Tuesday, August 16, 2011

There is nothing more truly American...  

Than paying too much for land. A fair case can be made our country was invented not so much by religious hard-liners (despite what the TP imagines) as men who knew where wealth really, really comes from.  Like Ethan Allen (from a new biography review):
Randall works hard to make this a story about salt-of-the-earth, democratic New England settlers fighting off New York's aristocratic land barons—so hard, in fact, that you have to admire the effort. Alas, the evidence won't conform. The Green Mountain Boys were driven less by ideology than by a desire to keep their land and, at least in Allen's case, to legalize deeds bought on the cheap to sell for a hefty profit. Both sides were gambling wildly, and as the imperial conflict heated up, the stakes rose.
Back in London, groups of well-connected investors were eying quantities of land so vast as to make the Vermont speculation seem like child's play. The greatest of these ventures was the proposed colony of Vandalia, covering 20 million acres in what now comprises West Virginia and Kentucky. Parties to the enterprise at various times included Benjamin Franklin and two of George Washington's brothers. Unfortunately, Virginia claimed the land in question, as did Connecticut and Pennsylvania—each state having sold the land to settlers and investors—although by 1774 it was all, according to the British government, under the jurisdiction of Québec. Vermont, in short, was a very big story writ small.
Indeed, who wasn't a land speculator in this freewheeling age? George Washington, a former surveyor, had amassed thousands of acres in the Ohio valley and spent 10 years lobbying the governor of Virginia to legalize his titles. Gen. Thomas Gage, who would lead British forces against Washington, held 18,000 acres, and had married into one of the greatest landowning families on the continent. When fighting broke out in 1775, these contested speculations loomed in the background.
Just how these contests over land play into the Revolution is one of the most debated questions in American history. In 1909, historian Carl Becker argued that the American Revolution was not so much about home rule as "who should rule at home." The struggle for independence, in other words, centered less on exalted principles than on the quest for political and economic power by provincial elites. Popular among muckraking classes during the age of Robber Barons, this interpretation was hard to reconcile with a patriotic account of the nation's founding and eventually fell out of favor. [More]
There are times I think this insatiable desire for land, even over cash, is hard-wired into my genes. If so, maybe I can trace my ancestry back to some illustrious figures of our past, albeit illegitimately, no doubt.

5 comments:

Anonymous said...

I didn't know believing in God made you a religious hardliner.

John Phipps said...

Anon:

I have re-read that sentence several times and do no think it says or implies that. Believing in God makes you a deist which many founding fathers were, notably Washington, jefferson, and Franklin.
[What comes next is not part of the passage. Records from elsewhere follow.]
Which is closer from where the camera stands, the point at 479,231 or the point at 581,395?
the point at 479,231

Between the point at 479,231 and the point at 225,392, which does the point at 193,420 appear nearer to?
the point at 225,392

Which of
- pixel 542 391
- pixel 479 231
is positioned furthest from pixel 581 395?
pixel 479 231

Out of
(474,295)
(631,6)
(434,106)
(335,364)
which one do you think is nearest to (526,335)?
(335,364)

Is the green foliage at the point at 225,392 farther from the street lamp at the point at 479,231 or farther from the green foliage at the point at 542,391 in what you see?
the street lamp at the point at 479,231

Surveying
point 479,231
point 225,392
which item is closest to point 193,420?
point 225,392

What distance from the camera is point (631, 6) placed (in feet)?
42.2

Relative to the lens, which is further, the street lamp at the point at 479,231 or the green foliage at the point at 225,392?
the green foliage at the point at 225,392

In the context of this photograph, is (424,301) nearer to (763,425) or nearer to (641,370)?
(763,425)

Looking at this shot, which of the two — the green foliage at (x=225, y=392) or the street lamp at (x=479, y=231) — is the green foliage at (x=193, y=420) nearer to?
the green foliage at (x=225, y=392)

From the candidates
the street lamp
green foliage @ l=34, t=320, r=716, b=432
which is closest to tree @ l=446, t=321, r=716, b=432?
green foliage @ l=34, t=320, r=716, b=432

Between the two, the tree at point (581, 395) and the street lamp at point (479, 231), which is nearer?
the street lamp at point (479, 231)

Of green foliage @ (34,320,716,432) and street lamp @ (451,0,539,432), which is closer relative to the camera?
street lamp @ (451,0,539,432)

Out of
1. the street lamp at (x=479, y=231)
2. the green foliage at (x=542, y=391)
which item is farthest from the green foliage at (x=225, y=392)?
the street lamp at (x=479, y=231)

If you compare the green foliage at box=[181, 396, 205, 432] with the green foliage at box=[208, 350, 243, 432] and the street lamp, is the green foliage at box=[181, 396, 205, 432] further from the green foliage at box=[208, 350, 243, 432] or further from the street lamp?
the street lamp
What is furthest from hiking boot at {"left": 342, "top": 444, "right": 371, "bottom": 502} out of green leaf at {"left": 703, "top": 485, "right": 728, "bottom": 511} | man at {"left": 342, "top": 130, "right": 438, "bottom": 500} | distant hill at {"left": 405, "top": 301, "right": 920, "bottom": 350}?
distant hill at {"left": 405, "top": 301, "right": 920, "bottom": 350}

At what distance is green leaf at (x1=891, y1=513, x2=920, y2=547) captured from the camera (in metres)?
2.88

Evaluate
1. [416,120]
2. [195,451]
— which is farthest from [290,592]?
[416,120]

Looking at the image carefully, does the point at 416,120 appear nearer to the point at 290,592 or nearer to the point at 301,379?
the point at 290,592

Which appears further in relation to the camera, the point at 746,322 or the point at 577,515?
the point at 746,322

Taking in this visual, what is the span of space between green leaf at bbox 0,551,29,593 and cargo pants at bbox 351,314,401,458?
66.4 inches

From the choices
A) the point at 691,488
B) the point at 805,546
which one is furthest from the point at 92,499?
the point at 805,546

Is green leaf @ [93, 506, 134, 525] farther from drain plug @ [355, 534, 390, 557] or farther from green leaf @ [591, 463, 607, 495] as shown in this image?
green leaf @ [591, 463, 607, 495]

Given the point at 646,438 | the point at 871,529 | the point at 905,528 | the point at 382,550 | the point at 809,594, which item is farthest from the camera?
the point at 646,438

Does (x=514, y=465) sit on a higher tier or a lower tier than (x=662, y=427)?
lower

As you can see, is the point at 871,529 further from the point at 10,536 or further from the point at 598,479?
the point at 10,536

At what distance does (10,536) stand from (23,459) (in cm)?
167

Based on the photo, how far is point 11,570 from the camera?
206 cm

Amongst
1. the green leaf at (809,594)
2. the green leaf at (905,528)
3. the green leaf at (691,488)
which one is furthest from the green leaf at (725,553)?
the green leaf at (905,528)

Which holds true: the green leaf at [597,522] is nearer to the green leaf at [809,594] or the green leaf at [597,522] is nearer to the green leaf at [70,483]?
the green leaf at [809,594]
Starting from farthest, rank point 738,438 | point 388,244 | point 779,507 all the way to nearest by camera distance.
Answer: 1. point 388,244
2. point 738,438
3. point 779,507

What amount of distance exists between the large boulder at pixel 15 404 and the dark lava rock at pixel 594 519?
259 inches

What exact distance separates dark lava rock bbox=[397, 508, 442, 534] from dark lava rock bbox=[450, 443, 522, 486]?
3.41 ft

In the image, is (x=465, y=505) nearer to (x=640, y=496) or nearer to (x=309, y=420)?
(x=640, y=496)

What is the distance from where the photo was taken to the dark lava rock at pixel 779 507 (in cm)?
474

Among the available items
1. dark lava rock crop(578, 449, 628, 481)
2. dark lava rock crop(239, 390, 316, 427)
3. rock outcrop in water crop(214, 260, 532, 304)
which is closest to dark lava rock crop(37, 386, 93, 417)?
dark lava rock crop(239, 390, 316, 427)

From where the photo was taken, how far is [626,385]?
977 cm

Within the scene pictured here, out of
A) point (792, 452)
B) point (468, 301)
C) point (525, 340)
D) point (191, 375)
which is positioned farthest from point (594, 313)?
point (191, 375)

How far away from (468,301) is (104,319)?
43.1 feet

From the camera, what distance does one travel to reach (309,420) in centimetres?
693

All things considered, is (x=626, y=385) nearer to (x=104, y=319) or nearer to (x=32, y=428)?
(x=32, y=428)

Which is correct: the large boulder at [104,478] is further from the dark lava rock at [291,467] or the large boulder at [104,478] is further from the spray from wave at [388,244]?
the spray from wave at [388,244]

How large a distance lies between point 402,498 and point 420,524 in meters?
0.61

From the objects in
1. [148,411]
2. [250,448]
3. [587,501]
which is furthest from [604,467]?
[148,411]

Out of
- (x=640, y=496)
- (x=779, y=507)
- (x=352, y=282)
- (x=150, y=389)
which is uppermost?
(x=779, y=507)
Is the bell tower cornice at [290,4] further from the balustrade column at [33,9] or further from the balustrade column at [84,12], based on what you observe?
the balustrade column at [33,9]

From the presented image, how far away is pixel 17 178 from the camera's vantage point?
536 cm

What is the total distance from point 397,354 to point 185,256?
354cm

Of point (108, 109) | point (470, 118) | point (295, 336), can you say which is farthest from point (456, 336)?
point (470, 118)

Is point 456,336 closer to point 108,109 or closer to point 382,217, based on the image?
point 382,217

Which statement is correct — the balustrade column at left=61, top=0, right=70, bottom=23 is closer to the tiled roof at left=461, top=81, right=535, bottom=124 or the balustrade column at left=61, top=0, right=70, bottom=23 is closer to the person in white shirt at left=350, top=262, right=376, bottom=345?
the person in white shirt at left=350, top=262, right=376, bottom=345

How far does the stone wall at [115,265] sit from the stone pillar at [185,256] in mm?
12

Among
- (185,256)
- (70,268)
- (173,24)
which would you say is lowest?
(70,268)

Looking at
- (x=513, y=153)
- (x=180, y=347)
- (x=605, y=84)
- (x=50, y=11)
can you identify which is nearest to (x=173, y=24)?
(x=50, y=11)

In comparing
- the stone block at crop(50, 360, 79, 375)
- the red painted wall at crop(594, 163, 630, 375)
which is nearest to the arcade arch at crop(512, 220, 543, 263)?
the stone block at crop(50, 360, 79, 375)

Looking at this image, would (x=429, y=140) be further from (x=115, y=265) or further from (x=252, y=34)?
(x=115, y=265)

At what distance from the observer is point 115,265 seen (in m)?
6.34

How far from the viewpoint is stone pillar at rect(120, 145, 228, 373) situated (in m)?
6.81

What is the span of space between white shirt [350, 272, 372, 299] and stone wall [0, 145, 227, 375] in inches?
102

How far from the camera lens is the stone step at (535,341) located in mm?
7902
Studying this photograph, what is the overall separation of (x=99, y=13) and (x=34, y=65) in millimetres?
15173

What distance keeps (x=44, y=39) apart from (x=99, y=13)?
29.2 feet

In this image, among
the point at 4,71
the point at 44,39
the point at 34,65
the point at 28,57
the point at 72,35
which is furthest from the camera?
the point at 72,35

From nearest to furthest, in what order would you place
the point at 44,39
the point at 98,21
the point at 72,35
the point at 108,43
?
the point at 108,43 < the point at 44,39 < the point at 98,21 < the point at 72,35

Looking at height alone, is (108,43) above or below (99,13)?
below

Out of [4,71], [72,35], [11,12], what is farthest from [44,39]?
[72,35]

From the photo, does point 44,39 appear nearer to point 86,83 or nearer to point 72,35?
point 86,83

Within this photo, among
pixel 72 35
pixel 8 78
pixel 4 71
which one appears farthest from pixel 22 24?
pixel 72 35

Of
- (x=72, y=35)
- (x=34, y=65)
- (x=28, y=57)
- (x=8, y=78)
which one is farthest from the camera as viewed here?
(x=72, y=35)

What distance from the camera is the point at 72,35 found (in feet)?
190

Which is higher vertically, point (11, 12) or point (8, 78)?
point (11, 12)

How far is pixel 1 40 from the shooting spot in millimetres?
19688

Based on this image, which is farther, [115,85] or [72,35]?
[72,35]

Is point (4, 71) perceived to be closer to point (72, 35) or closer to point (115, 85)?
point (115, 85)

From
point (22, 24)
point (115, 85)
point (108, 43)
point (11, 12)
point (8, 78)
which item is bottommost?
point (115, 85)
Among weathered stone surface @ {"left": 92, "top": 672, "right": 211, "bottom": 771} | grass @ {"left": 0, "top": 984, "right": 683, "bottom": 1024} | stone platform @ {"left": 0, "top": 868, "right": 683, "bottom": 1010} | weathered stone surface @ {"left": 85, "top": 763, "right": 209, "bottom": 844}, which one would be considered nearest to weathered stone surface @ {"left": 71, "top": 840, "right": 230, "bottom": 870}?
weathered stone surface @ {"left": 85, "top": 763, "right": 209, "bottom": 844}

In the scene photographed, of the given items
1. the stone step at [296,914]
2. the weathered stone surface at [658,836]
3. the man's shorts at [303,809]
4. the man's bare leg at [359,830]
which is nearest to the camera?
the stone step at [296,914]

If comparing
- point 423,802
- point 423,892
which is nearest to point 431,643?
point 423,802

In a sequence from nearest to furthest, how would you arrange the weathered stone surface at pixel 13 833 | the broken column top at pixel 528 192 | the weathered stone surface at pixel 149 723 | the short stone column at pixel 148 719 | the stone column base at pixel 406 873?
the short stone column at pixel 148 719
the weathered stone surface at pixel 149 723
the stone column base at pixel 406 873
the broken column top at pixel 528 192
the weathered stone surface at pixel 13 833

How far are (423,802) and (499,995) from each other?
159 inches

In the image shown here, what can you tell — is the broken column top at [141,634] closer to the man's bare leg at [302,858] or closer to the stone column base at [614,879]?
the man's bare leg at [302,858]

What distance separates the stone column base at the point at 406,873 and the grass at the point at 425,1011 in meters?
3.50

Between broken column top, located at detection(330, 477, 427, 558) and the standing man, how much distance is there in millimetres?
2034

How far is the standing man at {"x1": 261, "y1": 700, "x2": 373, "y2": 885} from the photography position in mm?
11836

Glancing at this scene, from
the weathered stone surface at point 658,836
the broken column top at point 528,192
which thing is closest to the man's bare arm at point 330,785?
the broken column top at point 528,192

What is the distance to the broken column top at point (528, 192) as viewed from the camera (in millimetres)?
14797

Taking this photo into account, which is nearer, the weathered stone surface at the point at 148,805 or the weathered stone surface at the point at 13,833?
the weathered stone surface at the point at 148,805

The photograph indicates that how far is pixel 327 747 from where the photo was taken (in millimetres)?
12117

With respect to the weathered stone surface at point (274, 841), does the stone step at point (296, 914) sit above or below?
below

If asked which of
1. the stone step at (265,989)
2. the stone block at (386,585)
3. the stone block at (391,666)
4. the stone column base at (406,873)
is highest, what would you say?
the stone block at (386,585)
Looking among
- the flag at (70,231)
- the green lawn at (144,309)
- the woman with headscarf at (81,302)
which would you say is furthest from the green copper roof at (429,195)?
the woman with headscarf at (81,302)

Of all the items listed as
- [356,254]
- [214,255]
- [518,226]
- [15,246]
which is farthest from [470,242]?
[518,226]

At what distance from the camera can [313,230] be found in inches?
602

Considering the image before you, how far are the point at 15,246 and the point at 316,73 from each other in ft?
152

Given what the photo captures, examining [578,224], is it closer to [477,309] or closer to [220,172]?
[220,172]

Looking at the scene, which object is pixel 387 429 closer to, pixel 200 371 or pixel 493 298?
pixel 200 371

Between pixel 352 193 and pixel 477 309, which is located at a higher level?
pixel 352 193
But the politicizing of fundamentalist Christianity is clearly hard-line. Biblical literalism is one example. It is also clear from remarks by Palin, Bachmann, and Perry that they intend to run on a Chrtirather revisionist history, rather than acknowledge our past as what the facts demonstrate: a secular democracy albeit influenced by Christian mores and leaders.

Btw, further proof of TP hardline positions is their significant rejection of Romney as a Christian.

America was settled by many folks for many reasons. While some like the puritans had strong religious goals, the vast majority were impoverished, in trouble, or out to make their fortune.

Anonymous said...

John, you are just such a physiocrat

John Phipps said...

anon2:

Thanks. It's always reassuring to have a diagnosis for your own affliction.

Seriously, I had never heard the term.

Anonymous said...

I liked your headline, "What is more American than paying too much for land?". Have you ever really paid too much for land? In the 70's I was aggressively buying land, but never got overextended. Then in the 80's I was wondering if maybe I had made a mistake, but now it looks o.k. Is 5,000 plus going to look good in another 10 years?